** START OF SOURCE EXTRACT **
His cause for sainthood was blocked for decades. Now the Church has beatified this Salvadoran archbishop.
“They shot Romero! They shot Romero!”
“When I first heard those words shouted down the hallway of our convent in December 1980, I thought, Who is this guy? He must be important. I’ve got to learn about him, as I need guidance for my vocation,” says Sister Rebecca Trujillo, SNDdeN, of New Mexico.
“I became impressed by this Salvadoran archbishop’s humble way of being with and listening to the poor that transformed his life and ministry.
“He could see the root of evil and oppression. Romero realized how our own actions really make a difference. So I prayed, asking him to help me discern my mission that inspired me to 20 years of organizing programs for [people with] special needs and oppressed women and children in Nicaragua. Those words, ‘They shot Romero,’ set my way to be.”
Sister Rebecca is just one of millions who have been empowered by Archbishop Oscar Romero’s option for the oppressed. And it was that Christ-like example also that inspired Pope Francis to have him beatified on May 23.
A Faith in Process
Born in Ciudad Barrios, El Salvador, in 1917, Oscar Romero was trained by his father to be a carpenter, but he went on to the seminary and later studied in Rome for a licentiate in theology. After his ordination there in 1942, Romero returned to El Salvador to serve as a pastor for 20 years, eventually becoming a seminary rector. He served the Salvadoran bishops’ conference and directed a fairly conservative archdiocesan newspaper.
On February 23, 1977, Romero was appointed archbishop of San Salvador, much to the relief of the junta government and the aristocracy, who saw him as an ally. Two percent of the population owned 60 percent of the land, and 14 families were said to own the country. Those in power were worried about the rising movement of liberation theology. (Essentially this is a theology that asserts that God has a preferential option for the poor, and that people of faith need to transform social, government, and economic systems that keep people poor.)
** END OF SOURCE EXTRACT **
** START OF SUPPLIED MATERIAL **
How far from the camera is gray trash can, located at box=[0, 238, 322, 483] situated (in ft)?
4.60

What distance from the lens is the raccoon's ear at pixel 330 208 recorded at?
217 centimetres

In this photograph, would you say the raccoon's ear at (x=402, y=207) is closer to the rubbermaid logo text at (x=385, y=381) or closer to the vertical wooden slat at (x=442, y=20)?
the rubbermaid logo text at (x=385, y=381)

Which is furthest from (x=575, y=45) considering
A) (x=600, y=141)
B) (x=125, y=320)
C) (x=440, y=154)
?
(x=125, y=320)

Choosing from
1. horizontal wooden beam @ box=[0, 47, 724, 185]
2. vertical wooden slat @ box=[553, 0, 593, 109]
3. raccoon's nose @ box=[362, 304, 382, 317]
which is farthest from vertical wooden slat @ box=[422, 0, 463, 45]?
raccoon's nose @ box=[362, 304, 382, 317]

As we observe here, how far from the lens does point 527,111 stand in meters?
** END OF SUPPLIED MATERIAL **
PROMPT 1
Print the part of the piece on Oscar Romero that begins at the words "On February 23, 1977, Romero" and stops after "keep people poor.)".
PROMPT 2
Proceed with the piece on Oscar Romero from the point where it ends.
The listing has no role in any of this.

ANSWER 1
On February 23, 1977, Romero was appointed archbishop of San Salvador, much to the relief of the junta government and the aristocracy, who saw him as an ally. Two percent of the population owned 60 percent of the land, and 14 families were said to own the country. Those in power were worried about the rising movement of liberation theology. (Essentially this is a theology that asserts that God has a preferential option for the poor, and that people of faith need to transform social, government, and economic systems that keep people poor.)

ANSWER 2
A few weeks after Romero was installed as the new archbishop, his friend Father Rutilio Grande, SJ, was brutally killed with companions for organizing Salvadoran peasants. The government failed to investigate. After this stunning experience, Romero then fully committed himself to walk the same path—a major, personal transformation in the Spirit.
Through sermons, radio broadcasts, processions, and the like, this once-timid archbishop began to denounce the government’s rapidly growing violence, building a massive local and global following. By February 1980, Romero wrote to US President Jimmy Carter, strongly urging him to end military support to the Salvadoran junta. His pleas were ignored, and over the next number of years, the Reagan administration would direct roughly a million dollars per day to the military regime. This led to the killing of 100,000 and, some believe, as many as 300,000 Salvadorans—one of the longest and bloodiest conflicts in our hemisphere.
The Ultimate Sacrifice
On March 23, 1980, Archbishop Romero delivered a now-famous homily ordering soldiers to stop killing their own countrymen. “It is time to regain your conscience. In the name of God and the name of the suffering people, I implore you, I beg you, I order you, stop the repression!” The very next day, Romero was shot while celebrating Mass, as plotted by military and other local leaders. Forty people were killed by gunfire and explosions at Romero’s funeral.
This was a turning point that mushroomed into a full-blown war against the poor. Before his assassination, Romero stated, “As a Christian, I do not believe in death without resurrection. If I am killed, I shall rise in the Salvadoran people.” His words are still chanted today, “They can kill me, but they will never kill justice.”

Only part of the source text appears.